I thank the noble Baroness, Lady Randerson, for introducing this interesting debate. She and I are both members of the same sub-committee of the EU Select Committee, which has been looking at trade. When we looked at the options for trade, at that point we still considered partial membership of the single market at least as a potential option, as with at least temporary continued membership of the customs union. We have received evidence from and talked to, formally and informally, representatives of manufacturing and of goods and services, and we are now looking at services in more detail, including transport services. The initial reaction of those industries, after the shock of the referendum vote, was panic, and then they came back with the view, sector by sector, that, “Okay, we are where we are, but we could do a sectoral deal on this front and still retain all the key issues of membership of the single market”. I am afraid the Lancaster House speech, followed by the White Paper and the Statement with the White Paper last week, have cut off that possibility.

As the noble Baroness pointed out, transport has been hugely integrated across Europe for the past 40 years—not totally but to a significant degree. A regulatory structure applies to the whole of European transport, including on issues of safety, ownership, routes and vehicle standards, as has been said. These are all easy to deal with within the single market; they become much less easy outside the single market.

In aviation, there is probably greater scope for doing a bespoke deal than there is for the other sectors. European airspace already extends to some extent beyond the European Union—to Norway, Iceland and some of the Balkan countries—but it is very important that we establish early on in the negotiations that aviation is dealt with as a one-off. Not only does it define the use of European airspace and our access to European airspace, which at the moment also includes issues of establishment and whether UK-owned airlines or UK-domiciled airlines can operate effectively in other countries and within other countries, but it also defines our relationship with the rest of the world, including the open skies agreement with the United States. We need to retain that. That can probably be dealt with in a separate deal. Whether it could be dealt with in a separate deal entirely within a free trade agreement—which appears to be now where we are in terms of narrowing down our options, which we have, unfortunately, done over the past couple of months—is not entirely clear.

If we were to take the jump off the cliff, concluding that no deal is better than a bad deal, and go to WTO standards, we would still probably be able to do a separate deal on aviation, but that would require a lot of negotiation, hard bargaining and recognition of what the key British interests are in terms of retention of routes, slots, airline establishment and so forth. Aviation is somewhat different from the other modes of transport. Its regulatory system is very much an EU responsibility and competence.

I could argue that, if we reverted to control of the rail system with renationalisation of the railways, which I think is still the Labour Party’s policy, that would be more easily achieved outside the EU. It is not completely banned by the fourth railway package that we are currently negotiating, but it would be more difficult were we to remain members of the EU. However, the through routes to which the noble Baroness referred, such as the Eurostar and the large amount of freight that is carried by railways and so forth, all affect the railway sector. That is an essential part of the single market mechanism, and we will be outside the single market mechanism.

In road transport, there are a whole range of regulatory structures involving driver hours, vehicle standards, vignettes and cabotage arrangements and so forth. Drivers are an international workforce, so getting control of migration may limit the degree to which British operators and foreign operators trying to trade import and export from the UK have access to a skilled workforce. Once again, road transport arrangements are a key part of the single market, and we will be outside the single market.
※
◆ **The task**:
Reproduce the passage of the speech on transport and the single market starting at "As the noble" and ending at "easy outside the single market.".

◆ **Data excerpt**:
※
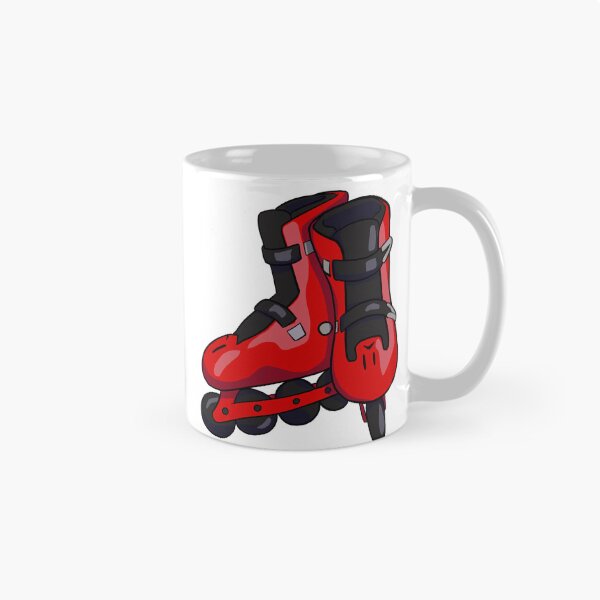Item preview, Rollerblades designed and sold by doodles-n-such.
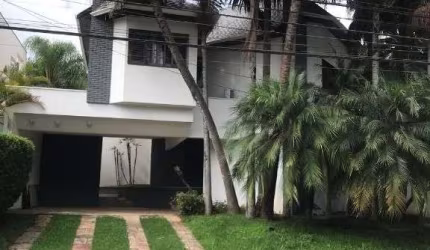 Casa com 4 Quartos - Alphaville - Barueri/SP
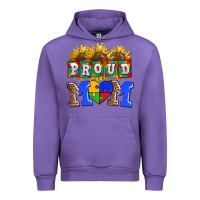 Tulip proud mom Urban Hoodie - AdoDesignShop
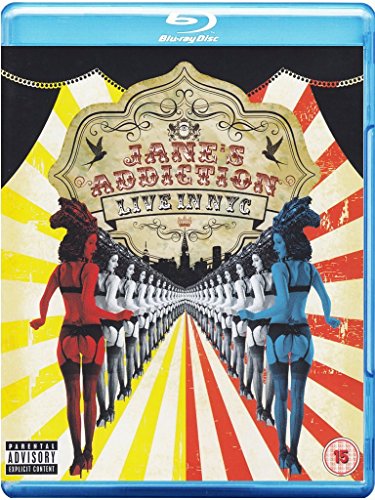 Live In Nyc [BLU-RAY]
※
◆ **Solved problem**:
As the noble Baroness pointed out, transport has been hugely integrated across Europe for the past 40 years—not totally but to a significant degree. A regulatory structure applies to the whole of European transport, including on issues of safety, ownership, routes and vehicle standards, as has been said. These are all easy to deal with within the single market; they become much less easy outside the single market.